やはり熱い。これはどう控えめに言っても、「熱い風呂」だ。間違えなく40度は越えている。
すぐ脇の素掘りの水路に手を入れる。こちらは流水だし、そんなに熱いはずはない。・・・と思った。
温い風呂だった。僕の感覚では、38度くらい! こんな中で、オタマジャクシや、トンボのヤゴは生きていけるのだろうか…。
携帯電話に温度計が付いていることを思い出した。気温を見てみる。なんと38.5度を示した。日向であるとはいえ、何という温度だ。

さしたる成果もないまま、谷戸の奥の大エノキの木陰で休息した。先週アナグマと遭遇した場所だ。もちろん今日は出てこなかった。――そんな甘いものじゃない。
温度計を、そのまま放置しておく、数値は下がってゆくが、33.4度下降は止まった。涼しいと感じる木陰でも、この温度だ。
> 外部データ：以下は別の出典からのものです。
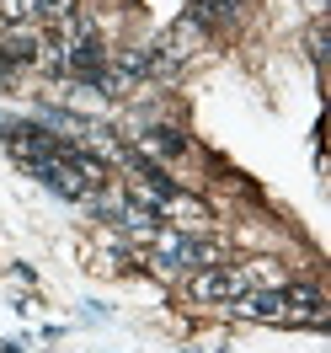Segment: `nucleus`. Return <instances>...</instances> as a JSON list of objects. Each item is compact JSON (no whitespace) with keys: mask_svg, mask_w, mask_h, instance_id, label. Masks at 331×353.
Returning <instances> with one entry per match:
<instances>
[{"mask_svg":"<svg viewBox=\"0 0 331 353\" xmlns=\"http://www.w3.org/2000/svg\"><path fill=\"white\" fill-rule=\"evenodd\" d=\"M230 310L246 316V321H284L288 327V294L284 289H246L241 300H230Z\"/></svg>","mask_w":331,"mask_h":353,"instance_id":"7ed1b4c3","label":"nucleus"},{"mask_svg":"<svg viewBox=\"0 0 331 353\" xmlns=\"http://www.w3.org/2000/svg\"><path fill=\"white\" fill-rule=\"evenodd\" d=\"M241 11V0H193V11L182 17L187 27H214V22H230Z\"/></svg>","mask_w":331,"mask_h":353,"instance_id":"20e7f679","label":"nucleus"},{"mask_svg":"<svg viewBox=\"0 0 331 353\" xmlns=\"http://www.w3.org/2000/svg\"><path fill=\"white\" fill-rule=\"evenodd\" d=\"M246 289H251V268H198L187 294L198 305H224V300H241Z\"/></svg>","mask_w":331,"mask_h":353,"instance_id":"f03ea898","label":"nucleus"},{"mask_svg":"<svg viewBox=\"0 0 331 353\" xmlns=\"http://www.w3.org/2000/svg\"><path fill=\"white\" fill-rule=\"evenodd\" d=\"M139 139H145V150H155V155H182V139L171 129H145Z\"/></svg>","mask_w":331,"mask_h":353,"instance_id":"39448f33","label":"nucleus"},{"mask_svg":"<svg viewBox=\"0 0 331 353\" xmlns=\"http://www.w3.org/2000/svg\"><path fill=\"white\" fill-rule=\"evenodd\" d=\"M150 252H155V268L177 273V268H220V246L214 241H198L193 230H155L150 236Z\"/></svg>","mask_w":331,"mask_h":353,"instance_id":"f257e3e1","label":"nucleus"}]
</instances>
ほとんど、諦めて、いつもより早目に帰るることにした。途中に、樹液があるのだが、もう期待はしていない。
この暑さだから、仕方がない。自分に言い聞かせ、尾根道へと向かった。体はさらに重くなっていた。

尾根道を帰り始めると、それは突然飛び込んできた。
道脇のコナラの幹に、蝶ネクタイのように浮かび上がるものがあるのだ。一瞬の空白があった。そして、その直後、僕はカメラの電源スイッチを入れた。目の前の蝶ネクタイはオオムラサキなのだ。国蝶のオオムラサキなのである!
しかも、雄雌が頭を突き合わせ、何か語り合っているような姿だ。


昼下がりの恋人たち(オオムラサキの求愛行動) 2013-07-09 多摩丘陵

3日続きの猛暑は、最後にとんでもないプレゼントを用意してくれていた。これまでの疲れは一気に消え去った。
帰りがけにある最後の樹液にも、さしたる成果はなかった。しかし、落胆はない。「熱いし、仕方ないね」と余裕で見送れた。恋人たちの昼下がりを見守っれたのだから…。